Their courtship is hurried. They sit in cars. They marry. She leaves him to pursue a creative, non-specific career in the city and he finds her, wearing a “goddess” dress by Zac Posen that I will likely fantasize about until I die.

It’s a show that speaks in big emotions and general character sketches. Between D.M. Wood and Victoria “Vita” Tzykun’s set and lighting, it unfolds like a stripped down music video. The chorus are referred to as “sirens,” lending their vocals to impressionistic, grunge-y music as they casually hand Love and Almond props and costumes. Every character on the stage is an outline of a person, there to lend friction, chemistry, and a point through which the electronic-edged pop songs can focus.

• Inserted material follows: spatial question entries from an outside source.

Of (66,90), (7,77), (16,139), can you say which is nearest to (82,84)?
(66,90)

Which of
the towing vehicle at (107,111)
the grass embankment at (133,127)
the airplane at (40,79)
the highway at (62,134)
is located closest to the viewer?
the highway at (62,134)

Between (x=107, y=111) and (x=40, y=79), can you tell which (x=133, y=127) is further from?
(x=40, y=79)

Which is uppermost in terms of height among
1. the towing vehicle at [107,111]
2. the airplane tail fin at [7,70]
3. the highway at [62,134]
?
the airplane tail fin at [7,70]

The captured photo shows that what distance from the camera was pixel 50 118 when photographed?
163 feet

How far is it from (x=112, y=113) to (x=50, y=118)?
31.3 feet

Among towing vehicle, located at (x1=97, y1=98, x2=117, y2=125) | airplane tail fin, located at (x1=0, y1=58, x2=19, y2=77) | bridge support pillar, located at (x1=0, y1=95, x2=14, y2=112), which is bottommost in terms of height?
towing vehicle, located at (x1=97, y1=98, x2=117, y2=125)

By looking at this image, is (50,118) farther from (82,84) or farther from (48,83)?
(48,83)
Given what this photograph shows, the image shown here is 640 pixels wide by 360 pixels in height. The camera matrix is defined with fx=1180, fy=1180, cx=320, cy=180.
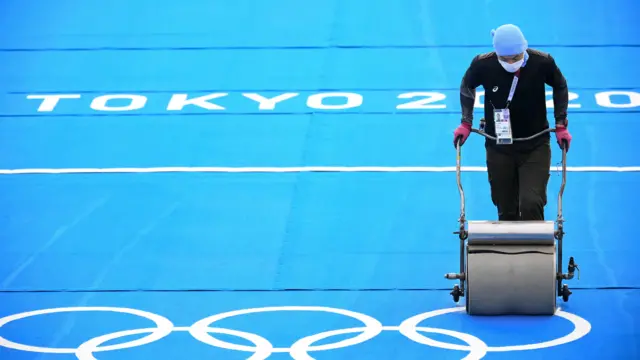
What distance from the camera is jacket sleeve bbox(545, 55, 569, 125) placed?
28.6 feet

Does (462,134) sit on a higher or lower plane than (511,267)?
higher

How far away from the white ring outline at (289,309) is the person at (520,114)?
145 centimetres

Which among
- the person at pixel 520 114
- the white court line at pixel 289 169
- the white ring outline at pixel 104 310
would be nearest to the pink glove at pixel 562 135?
the person at pixel 520 114

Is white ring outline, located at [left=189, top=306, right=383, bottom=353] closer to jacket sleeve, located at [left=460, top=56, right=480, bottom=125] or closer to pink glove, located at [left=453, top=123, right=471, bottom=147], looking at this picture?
pink glove, located at [left=453, top=123, right=471, bottom=147]

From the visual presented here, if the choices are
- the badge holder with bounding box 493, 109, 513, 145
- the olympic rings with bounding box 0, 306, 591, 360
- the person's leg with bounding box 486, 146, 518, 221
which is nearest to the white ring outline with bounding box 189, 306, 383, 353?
the olympic rings with bounding box 0, 306, 591, 360

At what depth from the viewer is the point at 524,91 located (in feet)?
28.8

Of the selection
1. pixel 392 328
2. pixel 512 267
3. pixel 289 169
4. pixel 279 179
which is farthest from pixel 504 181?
pixel 289 169

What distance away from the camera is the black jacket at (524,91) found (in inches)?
343

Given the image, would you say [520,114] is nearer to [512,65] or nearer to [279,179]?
[512,65]

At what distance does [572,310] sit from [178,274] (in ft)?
10.5

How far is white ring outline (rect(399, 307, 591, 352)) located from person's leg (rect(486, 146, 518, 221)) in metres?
0.90

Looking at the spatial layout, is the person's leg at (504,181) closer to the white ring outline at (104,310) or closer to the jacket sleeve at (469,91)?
the jacket sleeve at (469,91)

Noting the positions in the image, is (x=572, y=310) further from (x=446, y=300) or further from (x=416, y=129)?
(x=416, y=129)

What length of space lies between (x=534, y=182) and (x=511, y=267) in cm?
80
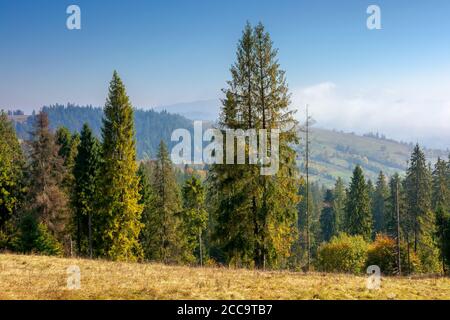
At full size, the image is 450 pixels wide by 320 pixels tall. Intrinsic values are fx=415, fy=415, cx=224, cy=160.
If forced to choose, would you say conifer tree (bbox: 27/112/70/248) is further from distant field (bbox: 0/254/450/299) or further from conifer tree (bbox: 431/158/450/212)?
conifer tree (bbox: 431/158/450/212)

Love has presence. Of course she does. She fills the room when she enters, something lingering after she leaves. Even without her music career and reputation, I think she would still move and sing with the same sureness. Her voice is cigarette-rough, dark and raw, with more gravitas and personality than the girl Almond’s lyrics describe. No, if anything, she inhabits her Athena namesake more than the dead ingenue. What an expected delight to see her in this setting.

The music is more layered than its thin, disappointingly safe story. Not all the songs worked for me even if most did. According to the composer’s note, he got the idea when he was in a Kansas hotel room and learned that an actress he knew professionally had died. The plot of small-town-girl-meets-small-town-boy still seems to be inside that moment of inception, never quite developing into something more. It’s a romance that comes to a halt when it could take any number of turns. What we have instead is a story that is worshipful of Love but, beyond that, very interested in itself with some cool lighting choices and slick music. It’s a closed circuit of mourning for a distant goddess, a stylized gravestone with very little buried underneath. Also, dress! There’s an amazing dress.

Photo: Evgenia Eliseeva

Photo: Evgenia Eliseeva; the dress.

Asking Kansas City Choir Boy to be less abstract and more specific, detailed, and personal, however, may be like asking a painting of a desert to be a painting of the sea. Certainly, leaving the theater wanting more isn’t the worst reaction in the world. I’m not sure I’m a fan of this sort of musical revue, though, where the actors and audience are in such an intimate setting but the story is too distant to bother.

Added by The Queen: This is yet another A.R.T. production comprised of actors from outside Boston. For a company that claims to serve its community, the A.R.T. is remiss in serving the creative community of the Boston/Cambridge area.